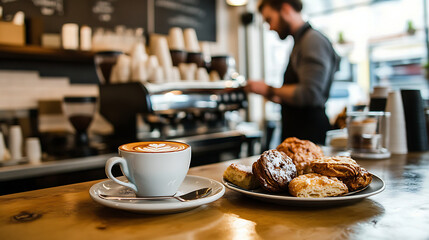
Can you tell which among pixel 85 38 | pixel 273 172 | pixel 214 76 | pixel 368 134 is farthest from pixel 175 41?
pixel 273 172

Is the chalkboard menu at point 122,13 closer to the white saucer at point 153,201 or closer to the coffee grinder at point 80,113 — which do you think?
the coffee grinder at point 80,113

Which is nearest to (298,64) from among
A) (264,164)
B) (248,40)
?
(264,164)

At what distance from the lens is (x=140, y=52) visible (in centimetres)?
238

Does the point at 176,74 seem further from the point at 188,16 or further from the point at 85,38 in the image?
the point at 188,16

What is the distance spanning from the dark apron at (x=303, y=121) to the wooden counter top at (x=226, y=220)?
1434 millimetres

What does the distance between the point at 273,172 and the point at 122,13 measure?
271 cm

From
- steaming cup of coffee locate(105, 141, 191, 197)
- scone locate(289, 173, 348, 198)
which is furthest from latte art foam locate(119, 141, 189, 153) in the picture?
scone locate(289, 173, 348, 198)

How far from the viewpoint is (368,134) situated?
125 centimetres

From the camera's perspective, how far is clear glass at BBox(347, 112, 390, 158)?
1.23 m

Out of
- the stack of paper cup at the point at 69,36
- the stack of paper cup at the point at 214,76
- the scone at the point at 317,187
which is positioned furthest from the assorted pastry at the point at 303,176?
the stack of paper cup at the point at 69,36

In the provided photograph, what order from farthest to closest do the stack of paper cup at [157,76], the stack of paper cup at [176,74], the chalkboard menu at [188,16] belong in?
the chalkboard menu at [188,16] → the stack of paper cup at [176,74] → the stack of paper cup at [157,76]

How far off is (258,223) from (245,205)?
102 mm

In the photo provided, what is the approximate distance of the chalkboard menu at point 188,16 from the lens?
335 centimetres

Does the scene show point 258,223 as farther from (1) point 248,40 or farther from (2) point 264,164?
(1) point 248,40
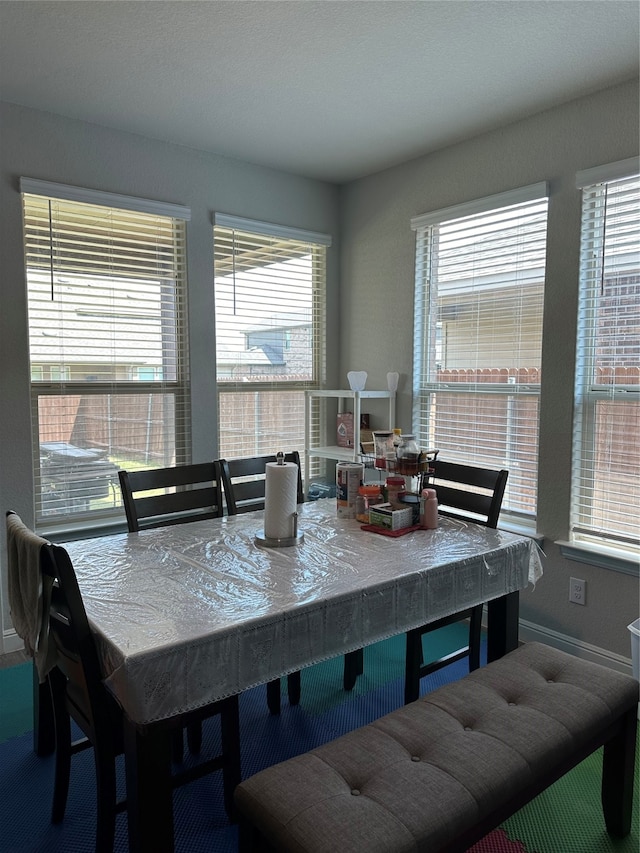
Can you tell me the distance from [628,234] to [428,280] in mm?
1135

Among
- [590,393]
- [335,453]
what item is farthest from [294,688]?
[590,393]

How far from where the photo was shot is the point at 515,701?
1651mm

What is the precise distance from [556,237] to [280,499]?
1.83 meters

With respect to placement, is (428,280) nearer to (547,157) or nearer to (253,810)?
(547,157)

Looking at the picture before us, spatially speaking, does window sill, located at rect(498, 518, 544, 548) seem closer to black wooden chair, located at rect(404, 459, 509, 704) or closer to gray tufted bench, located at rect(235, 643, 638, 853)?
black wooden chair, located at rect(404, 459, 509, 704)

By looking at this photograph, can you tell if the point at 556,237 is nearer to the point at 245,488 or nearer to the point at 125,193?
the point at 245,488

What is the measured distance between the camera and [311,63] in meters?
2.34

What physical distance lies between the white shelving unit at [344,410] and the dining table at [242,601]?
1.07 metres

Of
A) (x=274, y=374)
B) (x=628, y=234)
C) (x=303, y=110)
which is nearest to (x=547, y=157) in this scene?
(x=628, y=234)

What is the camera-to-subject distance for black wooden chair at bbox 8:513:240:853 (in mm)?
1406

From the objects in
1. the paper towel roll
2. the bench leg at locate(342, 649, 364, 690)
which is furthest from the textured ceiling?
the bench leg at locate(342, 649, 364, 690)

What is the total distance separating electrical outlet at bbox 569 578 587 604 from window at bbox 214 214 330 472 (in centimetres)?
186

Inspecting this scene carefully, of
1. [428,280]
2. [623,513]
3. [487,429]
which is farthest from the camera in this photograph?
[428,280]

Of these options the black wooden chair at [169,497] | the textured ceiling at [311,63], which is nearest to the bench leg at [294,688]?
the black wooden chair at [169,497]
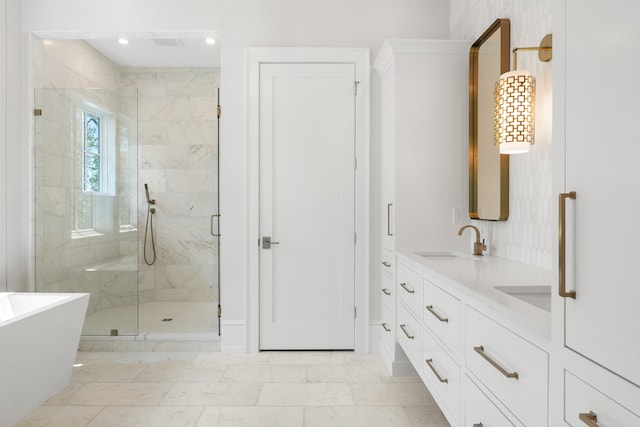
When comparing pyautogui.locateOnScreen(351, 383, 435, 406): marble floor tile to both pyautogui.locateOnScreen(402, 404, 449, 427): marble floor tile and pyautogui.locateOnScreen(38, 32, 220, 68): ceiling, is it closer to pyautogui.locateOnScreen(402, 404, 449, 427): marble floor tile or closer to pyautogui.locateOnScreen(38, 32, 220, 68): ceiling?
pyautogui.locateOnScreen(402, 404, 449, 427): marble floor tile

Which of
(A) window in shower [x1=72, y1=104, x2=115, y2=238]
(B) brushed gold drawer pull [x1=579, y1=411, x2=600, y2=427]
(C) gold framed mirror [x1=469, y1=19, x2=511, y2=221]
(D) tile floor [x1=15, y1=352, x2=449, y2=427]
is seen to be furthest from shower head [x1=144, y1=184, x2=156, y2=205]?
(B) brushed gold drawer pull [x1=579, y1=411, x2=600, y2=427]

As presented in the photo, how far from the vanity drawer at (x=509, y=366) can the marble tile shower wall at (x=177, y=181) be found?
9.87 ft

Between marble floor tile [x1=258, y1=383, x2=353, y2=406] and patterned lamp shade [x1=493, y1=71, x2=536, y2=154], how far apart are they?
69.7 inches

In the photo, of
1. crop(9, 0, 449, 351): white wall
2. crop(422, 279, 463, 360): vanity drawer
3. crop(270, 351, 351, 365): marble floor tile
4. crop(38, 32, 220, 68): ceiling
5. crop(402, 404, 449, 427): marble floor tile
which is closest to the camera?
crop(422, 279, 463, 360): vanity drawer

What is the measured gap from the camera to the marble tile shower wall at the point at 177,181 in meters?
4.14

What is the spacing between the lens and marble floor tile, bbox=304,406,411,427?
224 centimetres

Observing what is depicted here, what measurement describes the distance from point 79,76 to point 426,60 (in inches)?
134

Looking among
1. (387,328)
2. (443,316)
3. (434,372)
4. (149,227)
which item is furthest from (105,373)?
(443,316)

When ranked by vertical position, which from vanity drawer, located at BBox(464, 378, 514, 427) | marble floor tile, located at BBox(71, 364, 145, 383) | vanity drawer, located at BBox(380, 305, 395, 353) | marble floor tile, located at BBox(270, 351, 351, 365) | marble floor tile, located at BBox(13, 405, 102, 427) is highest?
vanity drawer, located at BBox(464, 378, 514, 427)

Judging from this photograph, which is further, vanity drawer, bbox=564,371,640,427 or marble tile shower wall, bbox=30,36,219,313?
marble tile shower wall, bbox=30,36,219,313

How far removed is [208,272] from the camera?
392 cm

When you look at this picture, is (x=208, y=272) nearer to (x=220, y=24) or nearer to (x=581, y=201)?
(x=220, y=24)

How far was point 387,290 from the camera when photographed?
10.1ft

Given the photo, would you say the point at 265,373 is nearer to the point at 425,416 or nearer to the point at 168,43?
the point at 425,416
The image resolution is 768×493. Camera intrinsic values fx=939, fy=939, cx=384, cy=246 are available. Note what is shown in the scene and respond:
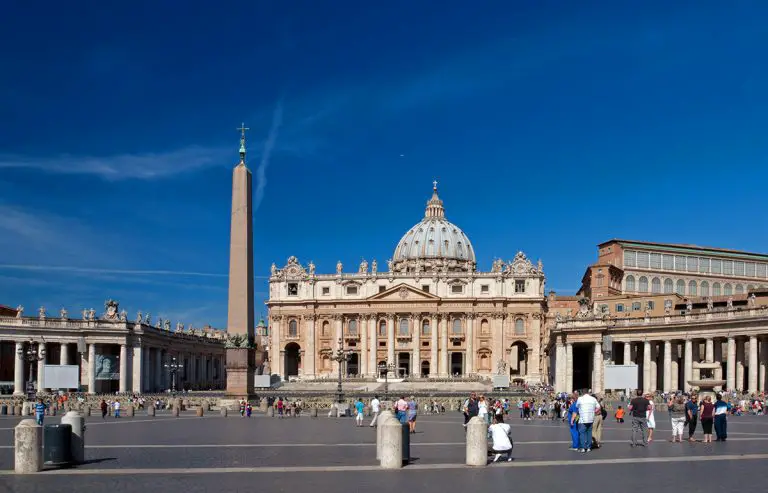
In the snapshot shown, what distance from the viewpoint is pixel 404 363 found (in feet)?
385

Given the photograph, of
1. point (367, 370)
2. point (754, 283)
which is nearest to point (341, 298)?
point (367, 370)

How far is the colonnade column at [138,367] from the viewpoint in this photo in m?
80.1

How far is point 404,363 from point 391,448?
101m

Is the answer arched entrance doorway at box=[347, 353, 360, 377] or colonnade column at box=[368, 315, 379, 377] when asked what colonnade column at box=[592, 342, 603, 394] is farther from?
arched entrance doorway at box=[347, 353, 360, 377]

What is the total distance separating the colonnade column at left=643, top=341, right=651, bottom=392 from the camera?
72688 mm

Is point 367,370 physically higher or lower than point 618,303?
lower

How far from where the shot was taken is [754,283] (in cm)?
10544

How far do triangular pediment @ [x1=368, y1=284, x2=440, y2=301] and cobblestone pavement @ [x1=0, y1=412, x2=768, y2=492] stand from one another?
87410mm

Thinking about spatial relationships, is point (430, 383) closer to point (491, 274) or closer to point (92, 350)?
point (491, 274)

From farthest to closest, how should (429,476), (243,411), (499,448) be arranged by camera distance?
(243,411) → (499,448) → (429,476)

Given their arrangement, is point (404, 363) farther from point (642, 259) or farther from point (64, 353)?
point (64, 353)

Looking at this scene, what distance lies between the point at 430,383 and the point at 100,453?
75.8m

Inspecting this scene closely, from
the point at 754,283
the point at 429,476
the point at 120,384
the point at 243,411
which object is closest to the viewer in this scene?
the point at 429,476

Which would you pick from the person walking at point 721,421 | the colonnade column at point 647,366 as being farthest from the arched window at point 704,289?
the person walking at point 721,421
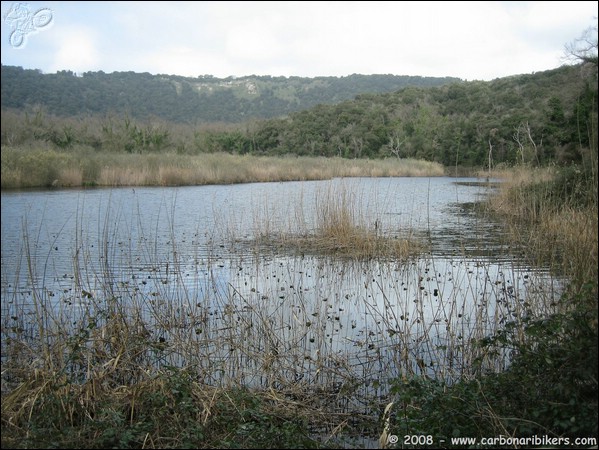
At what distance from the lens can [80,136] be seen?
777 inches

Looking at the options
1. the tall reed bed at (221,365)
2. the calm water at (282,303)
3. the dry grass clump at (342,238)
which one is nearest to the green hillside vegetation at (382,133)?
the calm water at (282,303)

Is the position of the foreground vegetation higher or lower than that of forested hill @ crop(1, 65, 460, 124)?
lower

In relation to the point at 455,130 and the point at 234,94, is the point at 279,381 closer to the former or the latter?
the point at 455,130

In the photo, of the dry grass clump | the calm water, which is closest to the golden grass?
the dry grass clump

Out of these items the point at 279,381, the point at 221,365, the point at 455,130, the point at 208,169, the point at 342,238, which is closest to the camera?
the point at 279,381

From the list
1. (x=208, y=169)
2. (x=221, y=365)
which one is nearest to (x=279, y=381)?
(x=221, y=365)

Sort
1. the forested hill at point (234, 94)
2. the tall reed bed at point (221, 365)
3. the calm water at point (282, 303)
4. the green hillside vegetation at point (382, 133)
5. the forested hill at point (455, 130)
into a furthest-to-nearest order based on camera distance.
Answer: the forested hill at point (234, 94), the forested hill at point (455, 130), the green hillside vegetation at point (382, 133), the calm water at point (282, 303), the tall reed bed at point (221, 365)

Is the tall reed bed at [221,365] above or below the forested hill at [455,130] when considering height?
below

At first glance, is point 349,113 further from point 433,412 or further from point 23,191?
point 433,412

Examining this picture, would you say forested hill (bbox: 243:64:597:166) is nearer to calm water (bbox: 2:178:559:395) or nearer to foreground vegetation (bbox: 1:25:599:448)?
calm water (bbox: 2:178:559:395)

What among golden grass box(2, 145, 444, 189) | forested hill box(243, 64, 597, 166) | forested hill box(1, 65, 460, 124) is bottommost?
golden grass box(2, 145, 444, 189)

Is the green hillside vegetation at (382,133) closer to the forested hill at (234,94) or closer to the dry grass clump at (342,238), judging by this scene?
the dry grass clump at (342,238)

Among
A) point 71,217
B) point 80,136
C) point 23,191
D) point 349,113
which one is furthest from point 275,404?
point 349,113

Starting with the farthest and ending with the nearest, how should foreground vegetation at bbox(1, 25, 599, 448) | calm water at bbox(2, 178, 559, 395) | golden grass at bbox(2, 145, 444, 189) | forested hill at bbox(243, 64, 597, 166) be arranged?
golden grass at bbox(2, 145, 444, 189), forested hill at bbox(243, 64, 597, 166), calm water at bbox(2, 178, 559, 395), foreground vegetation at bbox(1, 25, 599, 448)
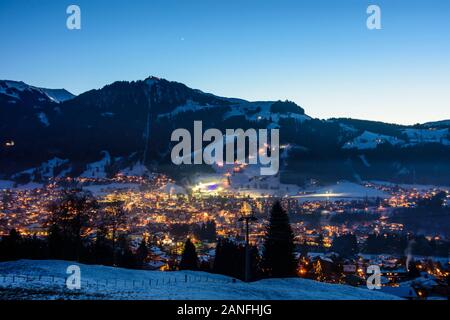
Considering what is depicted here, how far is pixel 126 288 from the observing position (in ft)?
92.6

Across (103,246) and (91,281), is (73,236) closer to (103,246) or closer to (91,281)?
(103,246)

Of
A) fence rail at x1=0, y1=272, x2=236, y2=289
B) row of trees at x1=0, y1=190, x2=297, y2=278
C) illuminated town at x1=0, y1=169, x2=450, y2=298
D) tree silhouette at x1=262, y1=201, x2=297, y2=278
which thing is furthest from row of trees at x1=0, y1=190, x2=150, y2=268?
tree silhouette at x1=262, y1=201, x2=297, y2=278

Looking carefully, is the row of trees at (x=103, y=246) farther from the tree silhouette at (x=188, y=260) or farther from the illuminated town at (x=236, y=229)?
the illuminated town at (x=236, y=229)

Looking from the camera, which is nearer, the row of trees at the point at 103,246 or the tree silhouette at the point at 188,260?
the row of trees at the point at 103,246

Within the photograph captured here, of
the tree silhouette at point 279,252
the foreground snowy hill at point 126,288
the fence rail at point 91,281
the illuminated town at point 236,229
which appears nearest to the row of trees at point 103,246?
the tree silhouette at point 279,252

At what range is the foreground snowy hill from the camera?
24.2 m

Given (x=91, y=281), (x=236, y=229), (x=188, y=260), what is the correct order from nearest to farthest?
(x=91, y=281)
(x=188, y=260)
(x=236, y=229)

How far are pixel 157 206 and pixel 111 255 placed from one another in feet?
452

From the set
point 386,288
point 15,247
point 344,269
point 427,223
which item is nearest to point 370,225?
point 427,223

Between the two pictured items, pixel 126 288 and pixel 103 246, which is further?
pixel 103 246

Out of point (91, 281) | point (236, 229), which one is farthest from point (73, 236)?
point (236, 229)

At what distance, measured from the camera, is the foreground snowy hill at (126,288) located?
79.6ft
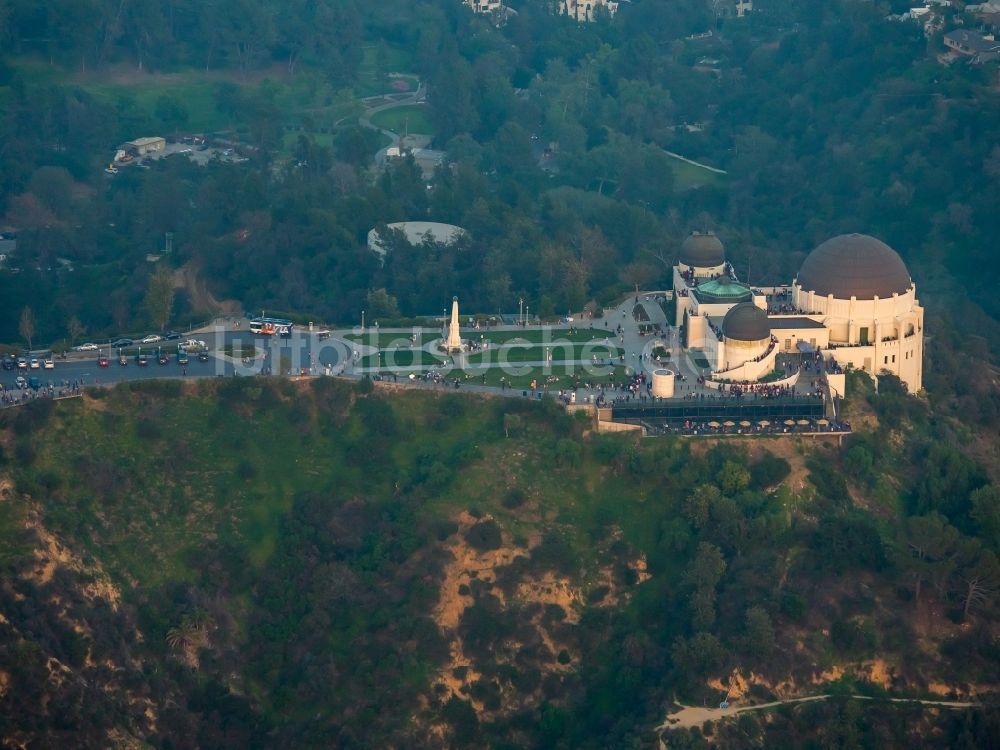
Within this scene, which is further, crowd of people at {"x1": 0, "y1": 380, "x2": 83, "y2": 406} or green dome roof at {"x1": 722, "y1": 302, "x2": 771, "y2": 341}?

→ **Short task**: Turn the rows, from the start through the line containing "125 centimetres", into a numbered list with no blank lines and no pictures.

→ **Task output**:
1. Can you tell which among pixel 85 38 | pixel 273 172 | pixel 214 76 | pixel 368 134 is farthest from pixel 175 41?
2. pixel 273 172
3. Is the chalkboard menu at point 122,13 closer to the white saucer at point 153,201 or closer to the coffee grinder at point 80,113 — which do you think?
4. the coffee grinder at point 80,113
5. Which is nearest to (298,64) from among
6. A) (264,164)
7. B) (248,40)
8. ?
9. (264,164)
10. At what distance from the lens is (x=140, y=52) visible (in centimetres)?
11. 238
12. Does the point at 176,74 seem further from the point at 188,16 or further from the point at 85,38 in the image?
13. the point at 188,16
14. What is the distance spanning from the dark apron at (x=303, y=121) to the wooden counter top at (x=226, y=220)?
15. 1434 millimetres
16. What does the distance between the point at 273,172 and the point at 122,13 measure?
17. 271 cm
18. From
19. - steaming cup of coffee locate(105, 141, 191, 197)
20. - scone locate(289, 173, 348, 198)
21. which is furthest from latte art foam locate(119, 141, 189, 153) in the picture?
22. scone locate(289, 173, 348, 198)
23. How far from the viewpoint is (368,134) situated?
24. 125 centimetres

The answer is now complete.